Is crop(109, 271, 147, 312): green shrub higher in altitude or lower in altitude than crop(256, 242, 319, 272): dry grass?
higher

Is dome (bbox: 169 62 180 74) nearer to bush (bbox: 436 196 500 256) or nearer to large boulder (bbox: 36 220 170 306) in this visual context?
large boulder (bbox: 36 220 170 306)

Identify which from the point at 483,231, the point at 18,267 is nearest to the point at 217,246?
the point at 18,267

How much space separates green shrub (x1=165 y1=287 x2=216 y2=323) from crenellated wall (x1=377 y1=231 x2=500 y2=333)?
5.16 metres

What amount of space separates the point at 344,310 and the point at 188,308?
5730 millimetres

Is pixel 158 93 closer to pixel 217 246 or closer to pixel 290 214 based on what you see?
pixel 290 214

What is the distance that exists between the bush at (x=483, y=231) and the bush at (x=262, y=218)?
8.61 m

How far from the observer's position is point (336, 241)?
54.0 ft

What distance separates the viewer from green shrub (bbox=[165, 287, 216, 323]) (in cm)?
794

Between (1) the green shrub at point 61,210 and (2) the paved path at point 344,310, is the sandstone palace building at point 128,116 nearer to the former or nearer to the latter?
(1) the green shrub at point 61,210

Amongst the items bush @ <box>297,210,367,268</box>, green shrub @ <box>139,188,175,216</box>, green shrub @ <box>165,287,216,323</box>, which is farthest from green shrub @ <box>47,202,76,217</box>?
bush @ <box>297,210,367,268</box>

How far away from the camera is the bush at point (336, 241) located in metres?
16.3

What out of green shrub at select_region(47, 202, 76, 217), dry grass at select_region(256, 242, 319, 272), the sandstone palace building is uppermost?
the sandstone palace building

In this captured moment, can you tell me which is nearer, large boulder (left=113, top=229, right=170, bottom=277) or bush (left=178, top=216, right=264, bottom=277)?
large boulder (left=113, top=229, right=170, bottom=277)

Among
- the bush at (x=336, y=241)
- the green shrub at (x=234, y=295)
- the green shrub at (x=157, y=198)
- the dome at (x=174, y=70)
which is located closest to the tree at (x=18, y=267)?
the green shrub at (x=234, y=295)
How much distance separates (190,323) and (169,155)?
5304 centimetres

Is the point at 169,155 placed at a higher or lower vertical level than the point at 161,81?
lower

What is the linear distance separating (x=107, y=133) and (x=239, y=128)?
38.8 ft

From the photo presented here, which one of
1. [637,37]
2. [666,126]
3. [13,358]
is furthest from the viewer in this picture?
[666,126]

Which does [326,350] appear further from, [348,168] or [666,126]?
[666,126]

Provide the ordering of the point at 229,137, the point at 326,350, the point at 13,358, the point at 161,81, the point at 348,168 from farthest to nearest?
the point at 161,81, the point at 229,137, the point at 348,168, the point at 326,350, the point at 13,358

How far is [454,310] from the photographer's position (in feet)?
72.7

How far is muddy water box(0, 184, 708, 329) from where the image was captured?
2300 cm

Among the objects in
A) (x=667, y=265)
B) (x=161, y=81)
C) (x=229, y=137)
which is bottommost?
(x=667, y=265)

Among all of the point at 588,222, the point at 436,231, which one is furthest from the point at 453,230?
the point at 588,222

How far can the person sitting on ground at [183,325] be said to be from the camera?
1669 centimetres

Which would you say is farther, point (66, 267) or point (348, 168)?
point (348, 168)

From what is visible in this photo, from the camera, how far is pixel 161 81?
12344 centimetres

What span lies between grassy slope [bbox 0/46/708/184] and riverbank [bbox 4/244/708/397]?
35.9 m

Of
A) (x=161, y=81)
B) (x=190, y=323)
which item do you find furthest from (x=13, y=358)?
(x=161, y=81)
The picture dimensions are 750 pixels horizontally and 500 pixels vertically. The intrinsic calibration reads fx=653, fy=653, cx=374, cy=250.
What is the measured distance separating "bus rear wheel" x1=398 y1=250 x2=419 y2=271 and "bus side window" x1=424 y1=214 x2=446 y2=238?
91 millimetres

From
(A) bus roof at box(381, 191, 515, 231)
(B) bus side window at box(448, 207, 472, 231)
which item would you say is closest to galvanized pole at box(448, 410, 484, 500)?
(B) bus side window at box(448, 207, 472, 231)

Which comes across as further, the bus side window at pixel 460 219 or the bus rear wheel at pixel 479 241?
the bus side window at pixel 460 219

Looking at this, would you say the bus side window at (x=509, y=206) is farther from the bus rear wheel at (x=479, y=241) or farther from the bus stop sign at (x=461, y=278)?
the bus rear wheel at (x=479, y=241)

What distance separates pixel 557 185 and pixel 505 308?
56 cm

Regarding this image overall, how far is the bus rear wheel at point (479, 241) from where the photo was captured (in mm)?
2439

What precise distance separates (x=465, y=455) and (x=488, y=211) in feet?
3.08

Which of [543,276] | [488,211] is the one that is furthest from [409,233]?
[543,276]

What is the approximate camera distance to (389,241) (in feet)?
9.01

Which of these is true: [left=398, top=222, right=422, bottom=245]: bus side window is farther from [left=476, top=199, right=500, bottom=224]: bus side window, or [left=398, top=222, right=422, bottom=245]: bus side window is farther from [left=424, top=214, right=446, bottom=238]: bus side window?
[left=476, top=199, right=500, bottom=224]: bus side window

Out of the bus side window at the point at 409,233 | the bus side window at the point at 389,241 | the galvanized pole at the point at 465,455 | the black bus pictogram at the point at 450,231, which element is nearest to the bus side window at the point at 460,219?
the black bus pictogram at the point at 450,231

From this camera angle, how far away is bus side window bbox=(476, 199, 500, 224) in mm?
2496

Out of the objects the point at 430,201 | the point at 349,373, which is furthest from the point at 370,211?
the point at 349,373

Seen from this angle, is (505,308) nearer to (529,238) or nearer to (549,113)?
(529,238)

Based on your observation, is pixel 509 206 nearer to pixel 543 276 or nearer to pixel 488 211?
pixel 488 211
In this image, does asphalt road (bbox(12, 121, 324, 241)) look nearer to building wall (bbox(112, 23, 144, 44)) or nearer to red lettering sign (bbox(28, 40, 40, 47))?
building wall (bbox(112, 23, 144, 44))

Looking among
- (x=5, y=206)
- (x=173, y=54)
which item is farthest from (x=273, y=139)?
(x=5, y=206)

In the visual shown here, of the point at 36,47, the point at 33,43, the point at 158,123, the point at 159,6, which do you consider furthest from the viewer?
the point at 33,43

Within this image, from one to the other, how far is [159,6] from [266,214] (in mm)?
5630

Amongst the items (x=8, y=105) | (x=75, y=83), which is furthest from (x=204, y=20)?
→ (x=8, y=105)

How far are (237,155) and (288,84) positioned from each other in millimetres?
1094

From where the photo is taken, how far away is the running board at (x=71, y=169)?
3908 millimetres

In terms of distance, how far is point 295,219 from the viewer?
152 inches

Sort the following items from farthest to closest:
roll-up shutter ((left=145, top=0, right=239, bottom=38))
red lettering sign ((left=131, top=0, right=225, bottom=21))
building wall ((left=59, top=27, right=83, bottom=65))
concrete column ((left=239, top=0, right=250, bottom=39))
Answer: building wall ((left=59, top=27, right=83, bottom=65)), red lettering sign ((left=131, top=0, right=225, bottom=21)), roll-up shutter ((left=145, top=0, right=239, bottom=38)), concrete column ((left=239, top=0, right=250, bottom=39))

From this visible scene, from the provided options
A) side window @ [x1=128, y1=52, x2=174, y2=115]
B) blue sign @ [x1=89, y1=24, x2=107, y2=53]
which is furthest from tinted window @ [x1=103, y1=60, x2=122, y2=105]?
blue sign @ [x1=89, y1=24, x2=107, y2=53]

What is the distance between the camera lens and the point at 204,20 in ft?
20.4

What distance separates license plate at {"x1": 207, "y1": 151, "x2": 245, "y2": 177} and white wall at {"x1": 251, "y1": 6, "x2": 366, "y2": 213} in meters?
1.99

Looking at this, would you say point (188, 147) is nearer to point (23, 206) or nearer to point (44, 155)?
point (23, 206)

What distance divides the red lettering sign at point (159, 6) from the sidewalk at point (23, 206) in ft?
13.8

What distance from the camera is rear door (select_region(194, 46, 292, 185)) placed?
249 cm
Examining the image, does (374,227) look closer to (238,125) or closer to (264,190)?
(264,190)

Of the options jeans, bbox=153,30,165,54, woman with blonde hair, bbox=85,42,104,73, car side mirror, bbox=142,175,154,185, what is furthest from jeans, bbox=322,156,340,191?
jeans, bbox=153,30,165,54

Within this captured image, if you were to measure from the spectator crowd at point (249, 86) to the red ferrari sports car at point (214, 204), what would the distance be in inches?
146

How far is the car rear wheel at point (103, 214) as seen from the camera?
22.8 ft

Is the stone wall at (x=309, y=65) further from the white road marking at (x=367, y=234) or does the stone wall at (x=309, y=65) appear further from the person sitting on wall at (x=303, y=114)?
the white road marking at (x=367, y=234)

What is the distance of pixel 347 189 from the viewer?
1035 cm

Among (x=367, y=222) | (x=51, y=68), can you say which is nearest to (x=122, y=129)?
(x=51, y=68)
§ §
*GIVEN EXERCISE*
Find the line that contains "From this visible". Repeat it and every line after it, exactly as written, up to and including the last line of the records above.

*TASK RESPONSE*
From this visible scene, from the provided options
A) side window @ [x1=128, y1=52, x2=174, y2=115]
B) blue sign @ [x1=89, y1=24, x2=107, y2=53]
which is furthest from tinted window @ [x1=103, y1=60, x2=122, y2=105]?
blue sign @ [x1=89, y1=24, x2=107, y2=53]

What is the distance between the camera lens and the point at 204,20 in ft?
20.4

What distance separates license plate at {"x1": 207, "y1": 151, "x2": 245, "y2": 177} and white wall at {"x1": 251, "y1": 6, "x2": 366, "y2": 213} in meters?
1.99

Looking at this, would you say point (188, 147) is nearer to point (23, 206) or nearer to point (44, 155)?
point (23, 206)

What distance divides the red lettering sign at point (159, 6) from the sidewalk at point (23, 206) in ft?
13.8

What distance from the camera is rear door (select_region(194, 46, 292, 185)) placed?
249 cm
Examining the image, does (374,227) look closer to (238,125) or closer to (264,190)?
(264,190)

Of the options jeans, bbox=153,30,165,54, woman with blonde hair, bbox=85,42,104,73, car side mirror, bbox=142,175,154,185, what is furthest from jeans, bbox=322,156,340,191?
jeans, bbox=153,30,165,54

Within this captured image, if you were to measure from the spectator crowd at point (249, 86) to the red ferrari sports car at point (214, 204), what would the distance be in inches?
146

How far is the car rear wheel at point (103, 214) as seen from the camera?
22.8 ft

Is the stone wall at (x=309, y=65) further from the white road marking at (x=367, y=234) or does the stone wall at (x=309, y=65) appear further from the person sitting on wall at (x=303, y=114)?
the white road marking at (x=367, y=234)

What is the distance of pixel 347 189 from the viewer?
1035 cm

Among (x=367, y=222) | (x=51, y=68), can you say which is nearest to (x=122, y=129)?
(x=51, y=68)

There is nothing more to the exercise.